Questions about scene geometry

......

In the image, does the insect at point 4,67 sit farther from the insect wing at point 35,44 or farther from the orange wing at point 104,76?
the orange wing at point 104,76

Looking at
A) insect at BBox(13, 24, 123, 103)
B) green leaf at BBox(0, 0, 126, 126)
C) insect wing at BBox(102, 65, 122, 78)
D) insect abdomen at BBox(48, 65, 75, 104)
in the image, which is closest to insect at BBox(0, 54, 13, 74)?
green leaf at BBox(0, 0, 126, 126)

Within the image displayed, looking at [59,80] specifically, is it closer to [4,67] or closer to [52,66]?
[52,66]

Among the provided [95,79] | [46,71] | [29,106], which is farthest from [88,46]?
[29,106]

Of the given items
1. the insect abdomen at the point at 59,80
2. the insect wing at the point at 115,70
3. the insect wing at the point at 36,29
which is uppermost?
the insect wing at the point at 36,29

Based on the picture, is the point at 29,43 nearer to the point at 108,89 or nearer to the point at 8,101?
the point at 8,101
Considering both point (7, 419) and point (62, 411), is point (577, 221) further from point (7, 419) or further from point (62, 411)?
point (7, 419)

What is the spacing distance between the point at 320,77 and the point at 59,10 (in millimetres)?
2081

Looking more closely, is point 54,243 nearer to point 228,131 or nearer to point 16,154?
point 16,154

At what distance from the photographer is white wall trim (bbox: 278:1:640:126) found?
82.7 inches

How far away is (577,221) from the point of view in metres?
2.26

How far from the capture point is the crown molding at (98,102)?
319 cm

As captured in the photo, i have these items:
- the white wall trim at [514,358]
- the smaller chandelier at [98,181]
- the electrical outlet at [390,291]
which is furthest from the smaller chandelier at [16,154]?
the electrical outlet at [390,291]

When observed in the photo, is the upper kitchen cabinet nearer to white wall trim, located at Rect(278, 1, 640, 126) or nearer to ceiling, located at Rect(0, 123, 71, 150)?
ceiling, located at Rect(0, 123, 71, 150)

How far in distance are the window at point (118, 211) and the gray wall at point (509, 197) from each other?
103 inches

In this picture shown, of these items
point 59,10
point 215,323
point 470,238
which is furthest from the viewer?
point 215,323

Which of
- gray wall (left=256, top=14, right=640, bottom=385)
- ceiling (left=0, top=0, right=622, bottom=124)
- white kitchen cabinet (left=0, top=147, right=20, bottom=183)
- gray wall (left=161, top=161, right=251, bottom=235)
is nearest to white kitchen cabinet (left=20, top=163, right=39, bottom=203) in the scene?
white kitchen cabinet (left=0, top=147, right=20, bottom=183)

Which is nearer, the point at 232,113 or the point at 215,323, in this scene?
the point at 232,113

......

## Description of the task
Output the lines from the line containing "As captured in" to the end, both included; add nothing.

## Task answer
As captured in the photo, i have these items:
- the white wall trim at [514,358]
- the smaller chandelier at [98,181]
- the electrical outlet at [390,291]
which is furthest from the smaller chandelier at [16,154]?
the electrical outlet at [390,291]

When observed in the photo, is the upper kitchen cabinet nearer to white wall trim, located at Rect(278, 1, 640, 126) or nearer to ceiling, located at Rect(0, 123, 71, 150)?
ceiling, located at Rect(0, 123, 71, 150)

How far in distance are the window at point (118, 211) and the gray wall at point (509, 197) from each other?
103 inches

In this picture shown, of these items
point 59,10
point 215,323
point 470,238
which is furthest from the viewer?
point 215,323

Which of
- gray wall (left=256, top=14, right=640, bottom=385)
- ceiling (left=0, top=0, right=622, bottom=124)
- white kitchen cabinet (left=0, top=147, right=20, bottom=183)
- gray wall (left=161, top=161, right=251, bottom=235)
is nearest to white kitchen cabinet (left=20, top=163, right=39, bottom=203) in the scene?
white kitchen cabinet (left=0, top=147, right=20, bottom=183)

Which is nearer, the point at 232,113 or the point at 215,323, in this scene?
the point at 232,113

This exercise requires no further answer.